Copy the data word for word, from the line containing "At what distance" through the end of the data.

>> Start Given records

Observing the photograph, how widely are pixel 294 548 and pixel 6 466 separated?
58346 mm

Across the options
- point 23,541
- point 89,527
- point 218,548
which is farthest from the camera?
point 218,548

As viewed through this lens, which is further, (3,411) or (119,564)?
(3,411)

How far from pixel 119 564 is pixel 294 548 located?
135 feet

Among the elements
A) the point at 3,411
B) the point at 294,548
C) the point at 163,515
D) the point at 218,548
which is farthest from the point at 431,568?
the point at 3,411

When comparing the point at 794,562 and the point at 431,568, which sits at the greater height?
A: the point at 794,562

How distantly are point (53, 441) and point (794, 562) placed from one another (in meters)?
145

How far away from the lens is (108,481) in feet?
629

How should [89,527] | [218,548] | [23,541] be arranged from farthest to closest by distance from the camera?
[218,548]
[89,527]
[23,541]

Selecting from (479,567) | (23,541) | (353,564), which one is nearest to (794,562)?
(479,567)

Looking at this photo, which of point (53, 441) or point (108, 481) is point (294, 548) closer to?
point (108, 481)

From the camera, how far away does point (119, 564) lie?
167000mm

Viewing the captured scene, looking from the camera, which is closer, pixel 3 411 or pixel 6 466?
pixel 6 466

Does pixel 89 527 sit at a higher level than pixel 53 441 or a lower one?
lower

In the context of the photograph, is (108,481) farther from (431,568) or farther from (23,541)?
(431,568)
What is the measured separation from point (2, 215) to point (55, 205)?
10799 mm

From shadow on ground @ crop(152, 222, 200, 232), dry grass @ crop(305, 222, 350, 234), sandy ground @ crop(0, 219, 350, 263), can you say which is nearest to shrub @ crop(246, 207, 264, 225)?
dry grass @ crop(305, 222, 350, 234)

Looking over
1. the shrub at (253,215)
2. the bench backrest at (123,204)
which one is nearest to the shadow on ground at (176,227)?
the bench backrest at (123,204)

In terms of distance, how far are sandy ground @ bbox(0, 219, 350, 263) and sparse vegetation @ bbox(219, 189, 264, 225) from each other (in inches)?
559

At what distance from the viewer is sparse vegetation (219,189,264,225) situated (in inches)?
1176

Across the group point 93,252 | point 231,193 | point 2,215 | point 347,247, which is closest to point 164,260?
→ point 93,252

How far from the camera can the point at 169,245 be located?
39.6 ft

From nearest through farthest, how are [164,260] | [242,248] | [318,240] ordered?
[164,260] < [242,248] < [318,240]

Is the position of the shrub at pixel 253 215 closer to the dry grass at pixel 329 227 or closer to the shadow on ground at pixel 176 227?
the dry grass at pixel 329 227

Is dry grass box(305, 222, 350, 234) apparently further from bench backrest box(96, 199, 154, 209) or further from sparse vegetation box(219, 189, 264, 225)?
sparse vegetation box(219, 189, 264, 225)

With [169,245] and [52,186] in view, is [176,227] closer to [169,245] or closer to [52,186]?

>> End Given records

» The answer
At what distance from the viewer is sparse vegetation (219,189,264,225) situated (in inches)?
1176

Across the group point 93,252 | point 231,193 | point 2,215 | point 347,247, which is closest to point 164,260?
→ point 93,252

How far from the camera can the point at 169,245 be located?
39.6 ft

From nearest through farthest, how are [164,260] | [242,248] | [318,240] ordered?
[164,260] < [242,248] < [318,240]

Is the position of the shrub at pixel 253 215 closer to the dry grass at pixel 329 227 or closer to the shadow on ground at pixel 176 227?
the dry grass at pixel 329 227

Is dry grass box(305, 222, 350, 234) apparently further from bench backrest box(96, 199, 154, 209) or further from sparse vegetation box(219, 189, 264, 225)?
sparse vegetation box(219, 189, 264, 225)

With [169,245] and [52,186] in view, is [176,227] closer to [169,245] or closer to [52,186]?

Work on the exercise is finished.